Many early and prominent Joplin men could lay claim to the “rags to riches” story. Jesse Starr was one such man. His grit and determination carried him from the Lanyon Smelting Company in Kansas where he began working in 1876, at the age of fifteen, to the Lanyon-Starr Smelting Company that he organized in 1897.
Success continued to follow and in 1905, he organized the Conqueror Trust Company with William Houk, John Gmeiner, and Julius Becker. He served as the company’s vice-president.
Starr hired Garstang and Rea to design his Colonial Revival style house. It was completed sometime around 1903. The classic details on this home were a perfect example of what appeared on many homes built in the early part of the twentieth century. The heavily detailed cornices on the roof and porch are decorated with modillions. Other interesting features were the upper porch balustrades and upper-story bay window.
In 1936, Starr hired A.S. Greenwell to modify the structure. He created a duplex with one apartment on the upper story and one on the lower.
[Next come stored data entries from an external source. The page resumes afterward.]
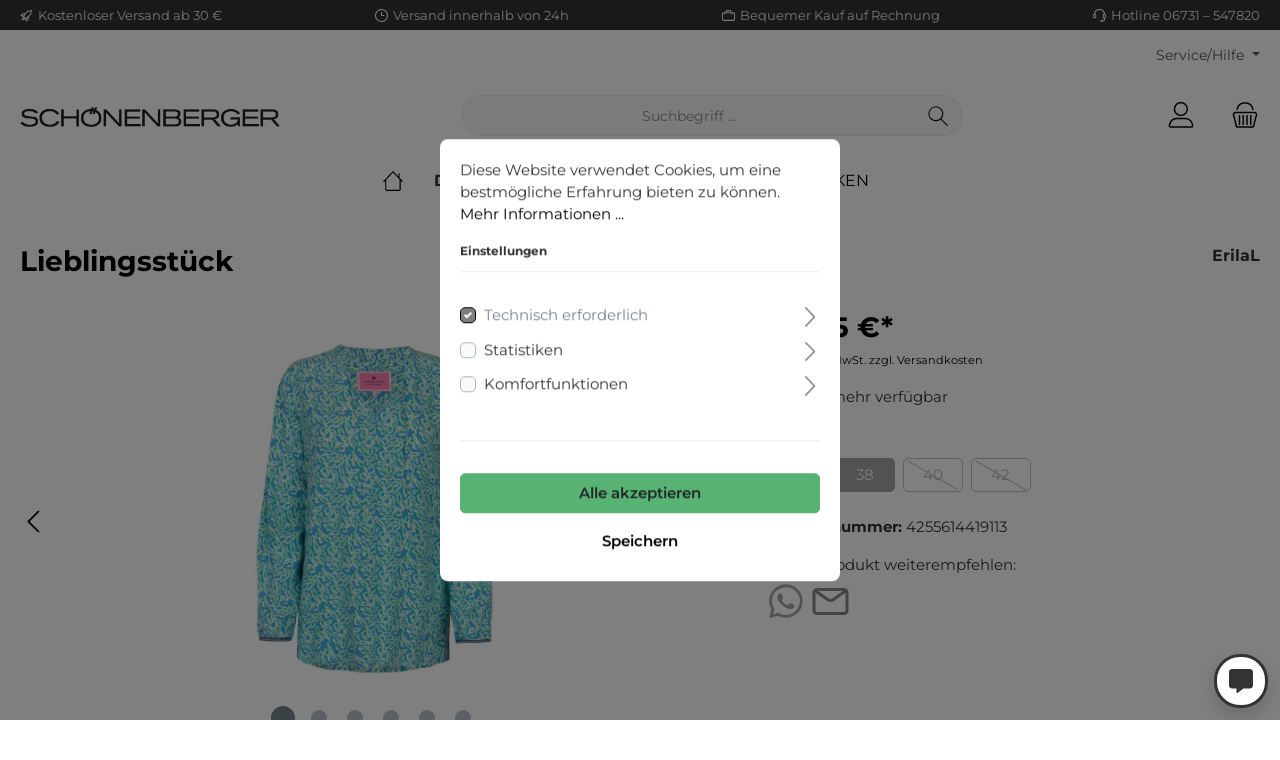

--- FILE ---
content_type: text/html; charset=UTF-8
request_url: https://www.schoenenberger-mode.de/basic-captcha?formId=form-191206188
body_size: 1933
content:
    <div class="basic-captcha-content-image" id="form-191206188-basic-captcha-content-image">
        <img src="data:image/png;base64, iVBORw0KGgoAAAANSUhEUgAAAYcAAABBCAMAAAANBphRAAAAQlBMVEX////t7e0AAADf39+/v7+fn59/f39fX187OzsdHR3Pz8+xsbGUlJR2dnY/[base64]/GxAuHA0o09tF5yphIRwsPa6JD82j09oVDn1Ie/ScMic1oC2TF1XkEfvsN2YR6brznzsvZxOB6PC6U1wKx1uhJfgcc3EDTj99GRFdHUzrPz0qwfqfI/W3/jmxiIrbPbtsL8XiyPLIWvxyHrx58GmhaD4nVsDWmS27zhP2nN2QTmpsnKcLjSs9I/[base64]/[base64]/fBwW364HgciX0SyVqsK17Q0SqLYqzP/JtWL18QGdnkjgPYDrmRrbxWQyu1f2XIrJnEqXAwm7XneAxx4NSLNjyehEu6zXK8LFlaIEqsbE9CTjEg7yDYNWKfPHLaHjlvYIuPg2fBIe5HIoZnJe6/[base64]/ZIiDJTvlRDh4FNoQHkkKCygaQqluWFvj86JIgvfTQ23Sb4CDh5SmGvXROBh0QGLT4+nWx2E/2vo9iJVsOg5JIJCvH0ktYCDE/Z8EcCA9DOlEOODtQHjAdqgURyoOt7VovJzHulnUCAVQqH4wkrqCKo9xCJ0S0wlwwNuB9eCJUIh7uDkDUni4wmaLYeMlnBpBspHg/3eSyh3i4Do4hI/[base64]/yKW9ZozDl7Wb/aR86zRqfiTEloIN8r6+q/sojfPdU67TMDECNsZfncQIyLKELd+qewGF/vC8d4JWnPIQIudLWRwKk8rQ2FDd7wIWFVjZ1jeqM+JrtmvCVtWtez4cRJtPbgLIwo2WUQEC4WDrvwd1Y0EtFTjs3fqB0Kx9wydsgfm6H+KQPhsH1fTG3xuHGbjRcMIA4WDqv4fV7glHUHcQMamO1MsktYABEyNiin5zS/b0OEzEaCMeSmSD/[base64]/fVGwvpwXXUoCp/WWMis6Z/l76wDg6KwUHNtM/GQY3KXOrgmqGByT6pgc+1dZVjnq1OEXffnpn7jDd0Wy5uGdsSwvLz61IcaQIY4LCY2I/[base64]/YacT8j711Ivw/BoZNYgwEXsCr2X9cefW+lG08dfTS9HXFyHGZX3MXhoY8uD8Cb1j9Qa2EbbQq/Rp6evBRjzPwhg5S2j7CEwF0DOAkOX0ER00sVtvgfGg23BT+HC+9qbgly//c4fBlFTst3TtLoOyd8QjLjFmQGB3O/cPgFlKn8Kgkubd+u7/NdlAuHC4eLcuFw4XBRLhxOQPkbrINysvkrDlYAAAAASUVORK5CYII=">
    </div>
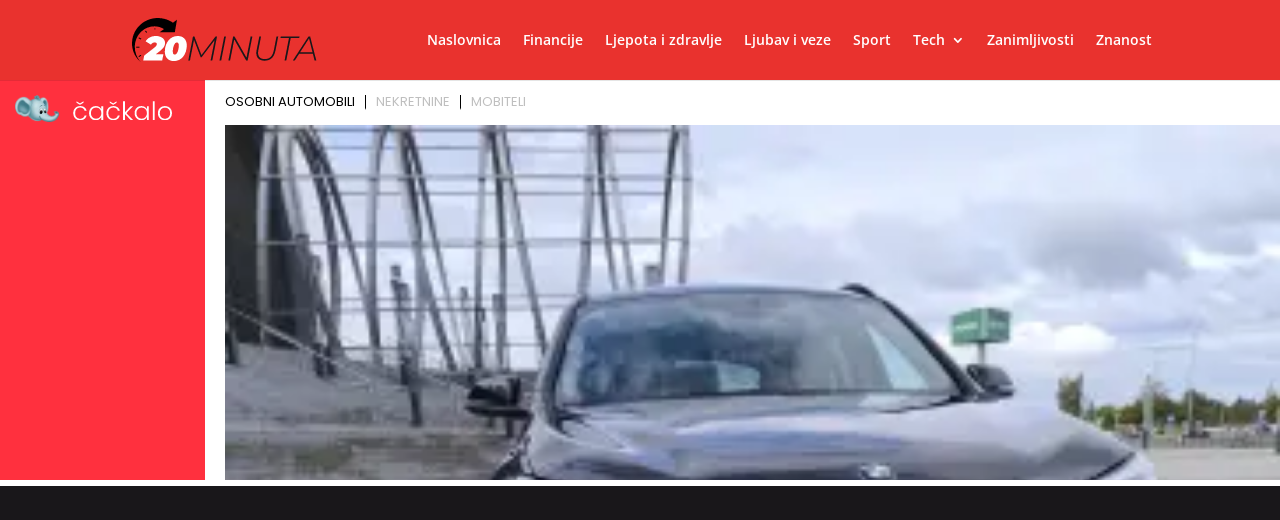

--- FILE ---
content_type: text/html; charset=utf-8
request_url: https://www.google.com/recaptcha/api2/aframe
body_size: 183
content:
<!DOCTYPE HTML><html><head><meta http-equiv="content-type" content="text/html; charset=UTF-8"></head><body><script nonce="eGCwtfVAuxQS3C8-Fyddqw">/** Anti-fraud and anti-abuse applications only. See google.com/recaptcha */ try{var clients={'sodar':'https://pagead2.googlesyndication.com/pagead/sodar?'};window.addEventListener("message",function(a){try{if(a.source===window.parent){var b=JSON.parse(a.data);var c=clients[b['id']];if(c){var d=document.createElement('img');d.src=c+b['params']+'&rc='+(localStorage.getItem("rc::a")?sessionStorage.getItem("rc::b"):"");window.document.body.appendChild(d);sessionStorage.setItem("rc::e",parseInt(sessionStorage.getItem("rc::e")||0)+1);localStorage.setItem("rc::h",'1768739395732');}}}catch(b){}});window.parent.postMessage("_grecaptcha_ready", "*");}catch(b){}</script></body></html>

--- FILE ---
content_type: text/css
request_url: https://20minuta.hr/wp-content/et-cache/111/et-core-unified-cpt-deferred-111.min.css?ver=1765150387
body_size: -59
content:
.et_pb_section_0_tb_body.et_pb_section{background-color:#19171a!important}.et_pb_blog_0_tb_body .et_pb_post .entry-title a,.et_pb_blog_0_tb_body .not-found-title{font-family:'Lalezar',display!important;color:#e9322e!important}.et_pb_blog_0_tb_body .et_pb_post .entry-title,.et_pb_blog_0_tb_body .not-found-title{line-height:0.9em!important}.et_pb_blog_0_tb_body .et_pb_post,.et_pb_blog_0_tb_body .et_pb_post .post-content *{color:#FFFFFF!important}.et_pb_blog_0_tb_body .et_pb_post p{line-height:1.4em}.et_pb_blog_0_tb_body .et_pb_post .post-content,.et_pb_blog_0_tb_body.et_pb_bg_layout_light .et_pb_post .post-content p,.et_pb_blog_0_tb_body.et_pb_bg_layout_dark .et_pb_post .post-content p{font-size:15px;line-height:1.4em}.et_pb_blog_0_tb_body .et_pb_blog_grid .et_pb_post{border-width:0px;border-left-color:#E9322E;background-color:RGBA(0,0,0,0)}.et_pb_blog_0_tb_body{padding-top:0px;margin-top:6px!important}@media only screen and (max-width:980px){.et_pb_blog_0_tb_body .et_pb_blog_grid .et_pb_post{border-left-color:#E9322E}}@media only screen and (max-width:767px){.et_pb_blog_0_tb_body .et_pb_blog_grid .et_pb_post{border-left-color:#E9322E}}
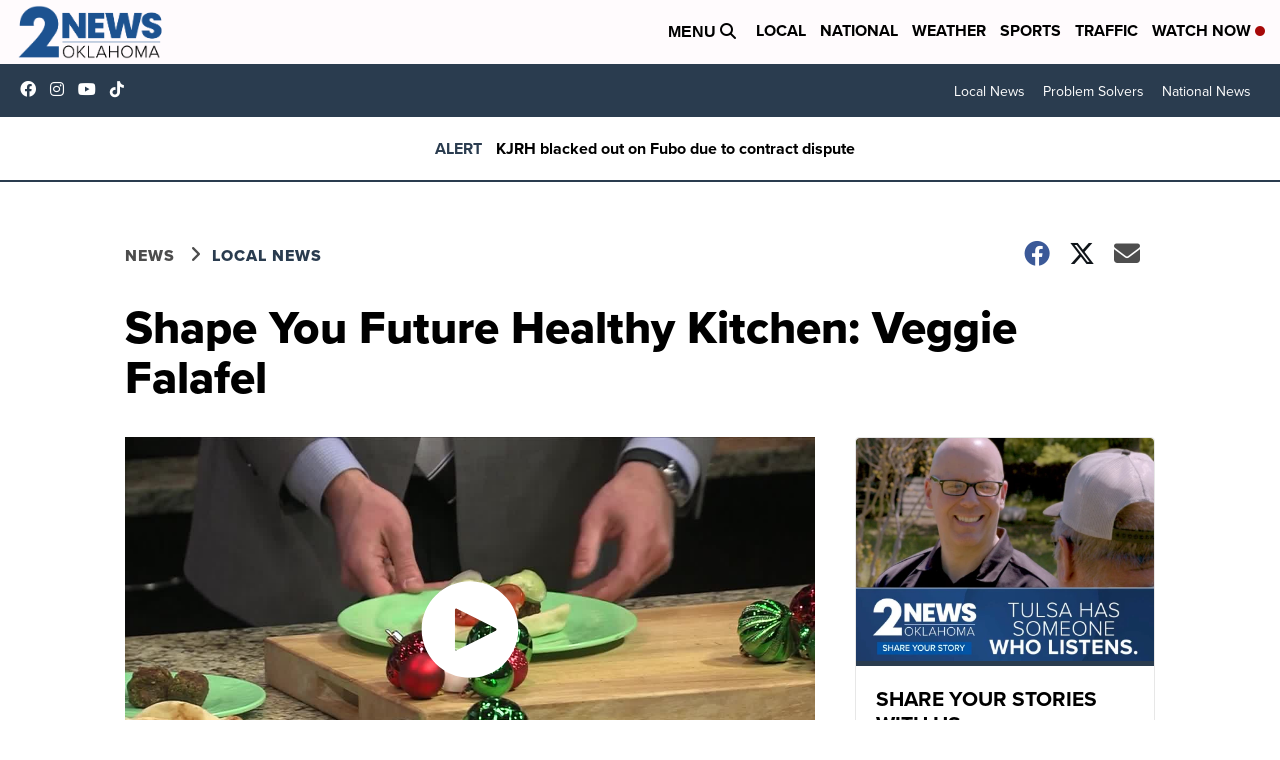

--- FILE ---
content_type: application/javascript; charset=utf-8
request_url: https://fundingchoicesmessages.google.com/f/AGSKWxXNov_rqqwbN72P3OsgUUs1QvfBUBSwXVT6hSVEbDqo1jW936UlMXv9HKgk-TqKF1vSA11aEqUIFL14A6EhyPKoBCXEnbGQKYYOwNSCYyCWJ2j91YFeF-e9L86yourrohjreT43dKShjSVtNePs3AMlpPp7OsmoYHKRizMdLs-7iZTHoKevtpflfMaX/_/jgcabd-detect-/commonAD./jsad.php?ad_tag=/adtextmpu2.
body_size: -1292
content:
window['5e801953-1e39-4331-98aa-68d18be38aae'] = true;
The upper-story bay window and modillions are the few remaining details of the original design.
Mr. Starr (1865-1945) was a self-made man who developed million-dollar industries in
mining, gas leases, real estate holdings, and financial institutions. He contributed
considerable amount of money to charity anonymously. Myrtle Rosa Spicer (1865-1915)
was his first wife, and his second wife was Frances Hayes (1877-1943). Mr. Starr had a
summer home in Ephraim, Wisconsin and spent winters in Miami, Florida, where he owned
apartment houses and business lots. He died at his Joplin home.